> [TEXT SHOWN]:
########################################

At present, such facilities when located on reserve do not uniformly appear to have even the minimal protection afforded by these provincial requirements. The hearings provided ample evidence of wells that were badly constructed, located where surface run-off could infiltrate them, and open to contamination by animals. We likewise heard evidence of poorly designed and badly maintained septic systems and cisterns.
Our terms of reference allowed us to consider "Indian and Northern Affairs policy not to fund private, individual systems (wells and septic systems)" without attempting to address or resolve it, except to note any problems it caused and further work that might be needed.
A policy not to fund wells and septic systems does not preclude trying to ensure that these are built to a safe standard. Provinces and municipalities do not fund private wells or septic systems, but they do require a landowner to construct them properly, and in the case of wells, to do so by using a licensed contractor. This does not appear to be the case with the federal government. Health Canada tests well water at the time of commissioning, but has no regulatory authority over the construction of the well nor, indeed, power to act if the test results show the water to be unsafe. Band councils have authority, under the Indian Act, to pass resolutions governing these installations, but few if any have done so. It is understandable that they might be disinclined to require band members to meet potentially expensive standards..

########################################

> [INFORMATION PROVIDED]:

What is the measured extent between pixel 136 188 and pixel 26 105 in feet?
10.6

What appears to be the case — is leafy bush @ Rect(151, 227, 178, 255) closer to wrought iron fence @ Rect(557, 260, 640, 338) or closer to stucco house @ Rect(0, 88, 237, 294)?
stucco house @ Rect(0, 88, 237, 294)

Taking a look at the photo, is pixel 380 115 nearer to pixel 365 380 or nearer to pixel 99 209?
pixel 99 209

########################################

> [PROBLEMS]:
**1)** In the text on water systems on reserves, why does a policy of not funding private wells and septic systems still leave room to require that they be built safely? Answer in one to three sentences.
**2)** Resume the text on water systems on reserves after its last sentence.
These records have nothing to do with the text on water systems on reserves.

> [ANSWERS TO THE PROBLEMS]:
**1)** Provinces and municipalities do not fund private wells or septic systems either, yet they still require landowners to build them properly. For wells, they also require landowners to use a licensed contractor.

**2)**
A further point is that both INAC and Canada Housing and Mortgage Corporation are involved in the funding of individual, household-level systems as part of the construction of federally-supported housing stock. The involvement, however, does not include maintenance, repairs, upgrades or replacement after construction.
There is a case to be made that the owner of the land on which private wells, cisterns and septic systems are located has obligations around their operation. Under the Indian Act, the Crown has underlying title to reserve lands. It should therefore follow that the Crown would also have title to fixtures to the land such as private wells, septics and cisterns. (It also follows, of course, that this title would extend to all fixtures on reserve lands, including community water and wastewater systems.) This could support an argument that the Crown at least shares responsibility for major repairs and maintenance related to the health and safety of private wells, cisterns and septics, in addition to its obligations around community systems.
Finally, a problem arises from the current policy. Because INAC does fund the building and operation of community systems, and because resources are so limited, this policy might disincline INAC to support the building of collective systems to replace individual wells and septic systems. This is not necessarily a problem in and of itself, except that:
- The federal government has not taken the kind of precautions imposed off-reserve to ensure individual systems are adequate;
- With limited resources, the upgrading of a high-risk community plant elsewhere in the region might take precedence over building a plant that might lower the (largely undocumented) risks from individual systems; and
- Neither band councils nor members themselves have the resources, in many cases, to ensure the adequacy of individual systems.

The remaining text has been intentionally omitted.